La sola interpretación personal de los elementos comunes de la doctrina del intellectus agens, a saber, si esta función es, por decirlo así, una única “conciencia general” real, común a todos los hombres, e inteligencia de la esfera lunar como en Avicena, o si es Dios o una fuerza, una facultad real dentro del mismo espíritu creador humano, da por resultado con todas sus posibles combinaciones el cuadro dinámico de la metafísica del siglo XIII. De la solución dada a este problema dependen casi todas las otras doctrinas diferenciadoras del naturalismo, realismo y agustinismo. Según Aristóteles, apenas era dudoso que el espíritu activo es precisamente la peculiaridad esencial del hombre; solamente los comentaristas eran de opinión distinta. Un problema especial, sin embargo, radica en cómo la interpretación monopsiquistanaturalista y con ella el consiguiente naturalismo fueron, después de todo, posibles en el siglo XIII.

Un ejemplo nos aclarará la situación científica de entonces.

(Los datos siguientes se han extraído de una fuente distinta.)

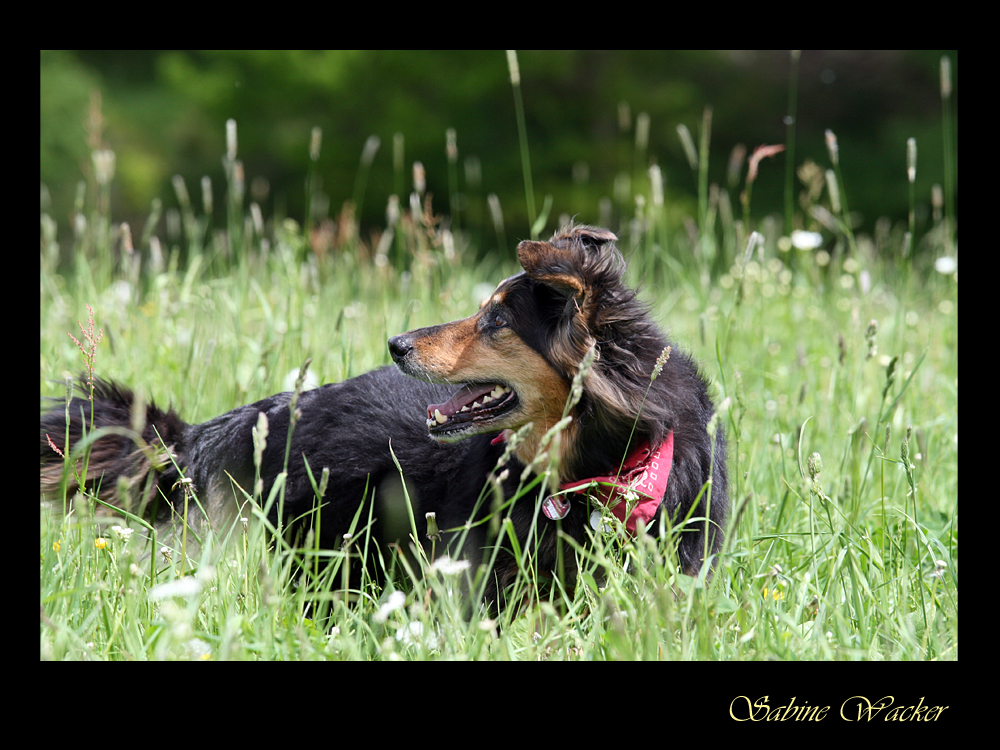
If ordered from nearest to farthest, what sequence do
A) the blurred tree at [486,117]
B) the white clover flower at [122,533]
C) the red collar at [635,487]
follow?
the white clover flower at [122,533] < the red collar at [635,487] < the blurred tree at [486,117]

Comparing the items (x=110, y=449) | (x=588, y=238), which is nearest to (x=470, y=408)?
(x=588, y=238)

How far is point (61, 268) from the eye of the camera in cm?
689

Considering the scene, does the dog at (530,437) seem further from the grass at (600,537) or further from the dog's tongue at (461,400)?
the grass at (600,537)

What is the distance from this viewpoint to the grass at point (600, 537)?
6.89ft

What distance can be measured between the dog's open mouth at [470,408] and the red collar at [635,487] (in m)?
0.33

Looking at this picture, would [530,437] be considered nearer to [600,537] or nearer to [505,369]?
[505,369]

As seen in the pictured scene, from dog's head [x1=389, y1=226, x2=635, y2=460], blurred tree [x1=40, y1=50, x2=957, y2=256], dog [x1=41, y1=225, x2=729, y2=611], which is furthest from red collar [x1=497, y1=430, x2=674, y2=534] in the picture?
blurred tree [x1=40, y1=50, x2=957, y2=256]

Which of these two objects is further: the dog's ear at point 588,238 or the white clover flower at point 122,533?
the dog's ear at point 588,238

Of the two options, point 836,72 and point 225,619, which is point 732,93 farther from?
point 225,619

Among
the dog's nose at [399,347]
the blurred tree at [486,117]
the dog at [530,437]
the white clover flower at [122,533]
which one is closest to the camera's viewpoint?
the white clover flower at [122,533]

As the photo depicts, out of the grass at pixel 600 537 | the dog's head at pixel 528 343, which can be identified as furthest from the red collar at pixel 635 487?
the dog's head at pixel 528 343

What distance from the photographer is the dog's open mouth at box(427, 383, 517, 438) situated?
2646 millimetres

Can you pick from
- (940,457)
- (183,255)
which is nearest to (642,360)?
(940,457)

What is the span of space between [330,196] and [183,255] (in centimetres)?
464
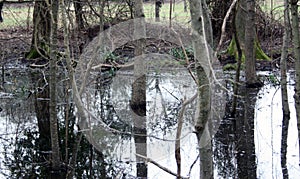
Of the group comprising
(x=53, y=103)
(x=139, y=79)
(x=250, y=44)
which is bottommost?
(x=53, y=103)

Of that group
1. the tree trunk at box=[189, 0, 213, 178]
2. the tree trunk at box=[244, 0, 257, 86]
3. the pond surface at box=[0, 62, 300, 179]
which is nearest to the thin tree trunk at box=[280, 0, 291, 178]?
the pond surface at box=[0, 62, 300, 179]

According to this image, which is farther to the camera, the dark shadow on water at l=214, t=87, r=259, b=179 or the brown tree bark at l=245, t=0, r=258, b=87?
the brown tree bark at l=245, t=0, r=258, b=87

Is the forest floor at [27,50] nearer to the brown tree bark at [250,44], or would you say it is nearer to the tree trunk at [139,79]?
the brown tree bark at [250,44]

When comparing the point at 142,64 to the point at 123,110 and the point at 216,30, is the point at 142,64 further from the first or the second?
the point at 216,30

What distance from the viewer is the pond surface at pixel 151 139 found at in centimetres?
664

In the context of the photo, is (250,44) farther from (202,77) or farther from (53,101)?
(202,77)

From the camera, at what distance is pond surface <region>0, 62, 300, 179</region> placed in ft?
21.8

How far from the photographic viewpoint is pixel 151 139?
792cm

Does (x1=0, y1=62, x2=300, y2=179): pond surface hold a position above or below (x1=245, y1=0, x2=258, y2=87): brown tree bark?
below

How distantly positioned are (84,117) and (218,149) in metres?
1.98

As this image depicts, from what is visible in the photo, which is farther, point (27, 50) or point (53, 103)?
point (27, 50)

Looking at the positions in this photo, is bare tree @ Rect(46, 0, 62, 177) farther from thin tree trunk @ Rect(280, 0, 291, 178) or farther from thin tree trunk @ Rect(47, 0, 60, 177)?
thin tree trunk @ Rect(280, 0, 291, 178)

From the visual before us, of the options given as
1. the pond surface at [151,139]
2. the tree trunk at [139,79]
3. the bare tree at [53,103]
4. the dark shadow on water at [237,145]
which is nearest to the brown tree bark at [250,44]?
the pond surface at [151,139]

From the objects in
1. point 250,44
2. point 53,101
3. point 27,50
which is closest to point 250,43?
point 250,44
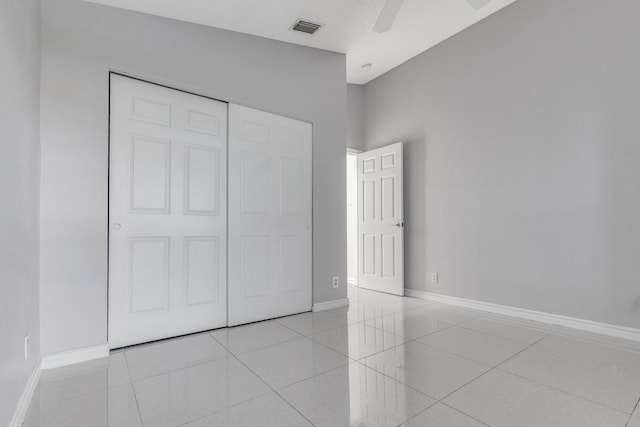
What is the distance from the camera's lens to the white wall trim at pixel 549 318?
2.59 m

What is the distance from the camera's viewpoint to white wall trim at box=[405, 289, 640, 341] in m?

Cuando en el pasado siglo sobrevino la teoría darwinista de la evolución como negación de la constancia de las especies y afirmación de una evolución y diferenciación continua de las especies, esta nueva doctrina fascinó a todas las ciencias, sin excluir la teología, e influyó en sus métodos de manera ingenua hoy día apenas concebible. El que estaba instalado en una posición naturalista, tomó la teoría evolucionista como prueba principal en favor de su ateísmo; el que se hallaba alojado en una posición idealista, vio en el darwinismo una nueva posibilidad de entender la supuesta evolución espiritual y habló de un espíritu en devenir y hasta de un Dios en devenir; y el que trataba de mantener con espíritu conservador su fe, su teísmo personal, buscó una salida en la construcción de un mundo creado de una vez con todas sus coyunturas y disposiciones ya en germen; pero el fenómeno en sí pareció que había que mantenerlo, pese a la exacerbada discusión en torno a correcciones de detalle. Defensores e impugnadores de la teoría darwinista combatieron con reproducciones de monos y calaveras por la demostración de esencias metafísicas. Cuando en el siglo XIII la recepción del aristotelismo avanzaba inconteniblemente, se la analizó en vistas a sus posibilidades respecto a la propia postura filosófica y de su posible aportación de argumentos en favor de la propia posición partidista. No ocurrió de manera distinta a como había pasado en el siglo XII, cuando el problema de los universales se decidió también optando primeramente por una postura, y sólo después comenzó la búsqueda afanosa de pasajes probatorios y la concordancia convulsiva de autoridades y documentos contradictorios con las autoridades y documentos elegidos como verdaderos. Pero ahora había que tomar decisiones fundamentales y construir sistemas unitarios, a cada uno de cuyos puntos particulares había que aplicar con método riguroso la prueba de la verdad.